Diagram taken from Business Accounting Second Edition by David Cox.

Prime Documents

Business transactions generate documents, these documents go into the primary accounting records and from these records are placed throughout the accounting system. The following are prime documents:

> Invoice - when a business purchases goods the company or individual the goods where purchased from sends the business an invoice which outlines the amount that is owing, when this amount is to be paid by and details of the goods or services that have been provided. This is also the same case when the business receives an order for a good or service.

> Credit Note - if a buyer returns a good that has been bought on credit, a credit note will be generated and sent to the buyer, the value of the credit not will be deducted from the buyers amount owing. On the credit note it outlines the money amount and the goods or services that have been given.

> Banking Transactions - businesses use their bank accounts to pay in and withdraw money at regular intervals, from these bank transactions paying-in slips, cheques and BACS are frequently used. These are then entered into the primary accounting records.

Primary Accounting Records

The primary accounting records are used to log the prime documents from day to day. The following are primary accounting records:

> Sales day book - this is a list of sales made and is recorded from the invoices issued

> Purchases day book - this is a list of purchases made and is recorded from the invoices that have been received

> Sales returns day book - this is a list of the goods that have be returned and is recorded from the credit notes that have been issued

> Purchases returns day book - this is a list of the goods that have been returned and is recorded from the credit notes that have been received

> Cash book - this is a record of the business bank account and the amount of cash that is held, this is recorded from receipts, paying-in slips, cheques and BACS documents

> Petty cash book - this is a record of the small cash purchases that have been made by the business and is completed from the petty cash voucher. Small cash purchases being ones that are made with motes and coins

> Journal - this is a record of non-regular transactions, which are not recorded in any other primary accounting record

Double-Entry Accounts: The Ledger

The foundation of the double-entry book-keeping system is the recording of the ledgers which are broken down into separate accounts.

Double-entry book-keeping

The double-entry book-keeping system involves the entry of a transaction twice. If operating a manual accounting system the book-keeper will be required to input the transaction twice whereas if the book-keeper is using a computer software package the package will automatically enter the transaction twice.

Accounts

The sources that are entered into the ledgers are taken from the primary accounting records. Each primary accounting record will be entered into its corresponding ledger.

Division of the ledger

The following list shows the different types of ledgers:

> Sales ledger - this is where the personal accounts of the debtors are placed

> Purchases ledger - this is where the personal accounts of the creditors are placed

> Cash books - the cash book is the record of the bank account and the cash account, the petty cash book is for small cash purchases. Both these books are primary accounting records.

> General (nominal) ledger - this is a record of all transactions and completes the double-entry system

Trial Balance

The trial balance is a method used within the Double-Entry book-keeping system to check for any error that may have occurred. The trial balance takes all the final balances from the ledgers and lists them down. If the credit and debt sides don't match at the end, there has been an error within the entering of the transactions. The trial balance is also used as a source of information when the final accounts are being prepared.

Final Accounts

The final accounts of a business are made up of the profit statement and the balance sheet.

WHAT TO WORK ON:
Quote the accounting notes word for word, starting at "The foundation of" and ending at "its corresponding ledger.".

RECORDS SUPPLIED:
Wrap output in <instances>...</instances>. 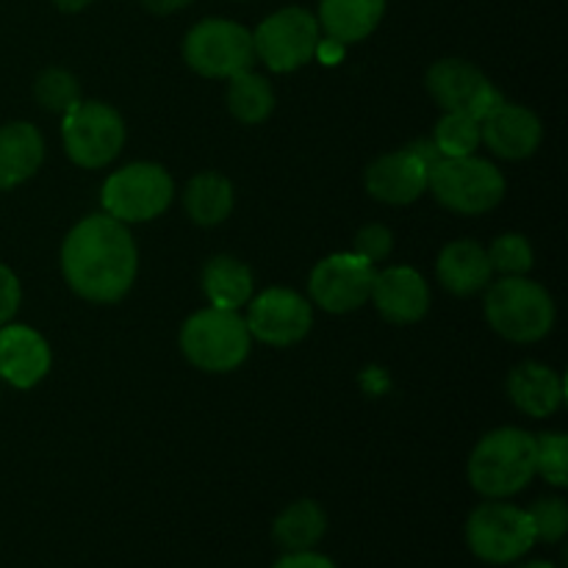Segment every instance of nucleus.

---

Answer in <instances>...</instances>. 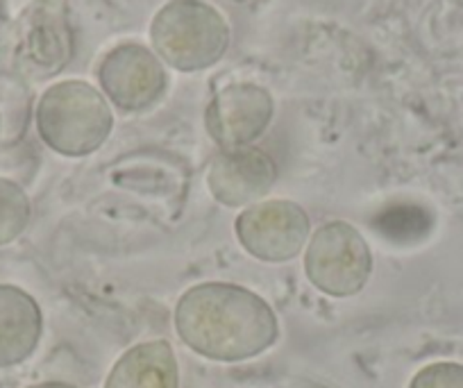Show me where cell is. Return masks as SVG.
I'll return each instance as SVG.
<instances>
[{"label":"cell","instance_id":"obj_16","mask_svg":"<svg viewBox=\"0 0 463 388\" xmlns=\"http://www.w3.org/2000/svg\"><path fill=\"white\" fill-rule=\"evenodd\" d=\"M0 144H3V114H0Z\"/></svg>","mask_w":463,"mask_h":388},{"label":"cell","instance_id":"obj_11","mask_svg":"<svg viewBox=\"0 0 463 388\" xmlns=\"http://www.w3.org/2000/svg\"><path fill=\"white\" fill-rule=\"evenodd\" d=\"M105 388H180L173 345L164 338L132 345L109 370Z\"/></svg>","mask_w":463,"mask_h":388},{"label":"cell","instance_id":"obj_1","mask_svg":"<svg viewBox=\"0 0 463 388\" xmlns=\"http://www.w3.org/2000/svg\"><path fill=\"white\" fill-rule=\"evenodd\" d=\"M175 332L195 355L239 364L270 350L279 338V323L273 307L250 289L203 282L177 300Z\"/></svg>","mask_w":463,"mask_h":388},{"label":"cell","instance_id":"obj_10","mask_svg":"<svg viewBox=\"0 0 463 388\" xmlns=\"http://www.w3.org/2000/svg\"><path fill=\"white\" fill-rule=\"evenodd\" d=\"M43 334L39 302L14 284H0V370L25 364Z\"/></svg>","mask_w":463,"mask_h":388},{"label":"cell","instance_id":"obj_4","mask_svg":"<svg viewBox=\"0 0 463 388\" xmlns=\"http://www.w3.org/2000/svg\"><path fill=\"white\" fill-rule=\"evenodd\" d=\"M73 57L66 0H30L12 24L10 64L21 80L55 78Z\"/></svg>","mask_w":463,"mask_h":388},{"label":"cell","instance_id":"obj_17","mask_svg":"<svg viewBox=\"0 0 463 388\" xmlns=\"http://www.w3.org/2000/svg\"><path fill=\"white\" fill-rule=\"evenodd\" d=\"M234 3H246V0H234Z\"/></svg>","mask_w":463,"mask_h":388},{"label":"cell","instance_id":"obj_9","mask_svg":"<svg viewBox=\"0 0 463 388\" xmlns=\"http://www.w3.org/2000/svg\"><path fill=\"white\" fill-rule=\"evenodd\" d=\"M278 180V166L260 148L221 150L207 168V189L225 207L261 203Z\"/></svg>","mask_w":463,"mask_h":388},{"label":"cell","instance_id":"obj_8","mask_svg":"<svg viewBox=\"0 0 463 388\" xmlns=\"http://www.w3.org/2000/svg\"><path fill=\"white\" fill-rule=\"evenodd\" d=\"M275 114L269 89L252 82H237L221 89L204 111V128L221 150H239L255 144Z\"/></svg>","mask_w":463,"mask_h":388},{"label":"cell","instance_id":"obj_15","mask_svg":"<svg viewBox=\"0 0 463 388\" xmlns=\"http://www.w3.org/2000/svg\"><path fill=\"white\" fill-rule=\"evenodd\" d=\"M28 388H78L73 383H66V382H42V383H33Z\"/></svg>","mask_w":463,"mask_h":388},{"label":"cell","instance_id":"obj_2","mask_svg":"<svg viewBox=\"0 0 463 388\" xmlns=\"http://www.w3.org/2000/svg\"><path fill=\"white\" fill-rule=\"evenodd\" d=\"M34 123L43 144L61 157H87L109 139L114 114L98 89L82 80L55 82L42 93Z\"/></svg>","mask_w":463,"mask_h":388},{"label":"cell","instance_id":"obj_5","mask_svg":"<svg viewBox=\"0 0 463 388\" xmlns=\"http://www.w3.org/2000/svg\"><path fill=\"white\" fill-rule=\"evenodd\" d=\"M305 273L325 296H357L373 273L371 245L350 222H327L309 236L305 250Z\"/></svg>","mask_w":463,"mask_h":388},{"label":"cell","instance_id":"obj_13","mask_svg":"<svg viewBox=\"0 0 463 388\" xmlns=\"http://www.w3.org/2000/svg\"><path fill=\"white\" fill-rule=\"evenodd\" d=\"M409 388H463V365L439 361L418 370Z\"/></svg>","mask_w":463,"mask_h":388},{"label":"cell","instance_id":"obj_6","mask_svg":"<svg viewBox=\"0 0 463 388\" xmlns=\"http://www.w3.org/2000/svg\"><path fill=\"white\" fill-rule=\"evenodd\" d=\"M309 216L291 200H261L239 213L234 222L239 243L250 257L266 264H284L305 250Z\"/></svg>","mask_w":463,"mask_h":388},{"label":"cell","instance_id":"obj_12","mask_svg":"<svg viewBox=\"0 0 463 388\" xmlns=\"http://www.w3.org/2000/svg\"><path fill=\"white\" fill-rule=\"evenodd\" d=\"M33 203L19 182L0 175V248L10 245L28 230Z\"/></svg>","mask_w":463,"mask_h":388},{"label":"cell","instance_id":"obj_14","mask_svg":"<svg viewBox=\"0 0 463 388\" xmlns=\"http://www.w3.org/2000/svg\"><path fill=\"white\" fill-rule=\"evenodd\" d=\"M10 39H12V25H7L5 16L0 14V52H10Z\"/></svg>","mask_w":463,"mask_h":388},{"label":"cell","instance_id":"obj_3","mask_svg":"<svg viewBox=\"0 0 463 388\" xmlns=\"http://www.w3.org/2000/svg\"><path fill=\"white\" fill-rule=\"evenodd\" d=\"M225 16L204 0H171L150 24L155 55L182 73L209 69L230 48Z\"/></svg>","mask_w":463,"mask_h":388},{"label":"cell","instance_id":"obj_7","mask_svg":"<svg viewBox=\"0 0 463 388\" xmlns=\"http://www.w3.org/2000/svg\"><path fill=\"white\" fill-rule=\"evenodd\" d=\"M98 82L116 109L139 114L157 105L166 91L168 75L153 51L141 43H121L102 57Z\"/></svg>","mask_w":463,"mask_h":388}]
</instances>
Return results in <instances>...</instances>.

OUTPUT OF THE EXERCISE:
The foundation of the double-entry book-keeping system is the recording of the ledgers which are broken down into separate accounts.

Double-entry book-keeping

The double-entry book-keeping system involves the entry of a transaction twice. If operating a manual accounting system the book-keeper will be required to input the transaction twice whereas if the book-keeper is using a computer software package the package will automatically enter the transaction twice.

Accounts

The sources that are entered into the ledgers are taken from the primary accounting records. Each primary accounting record will be entered into its corresponding ledger.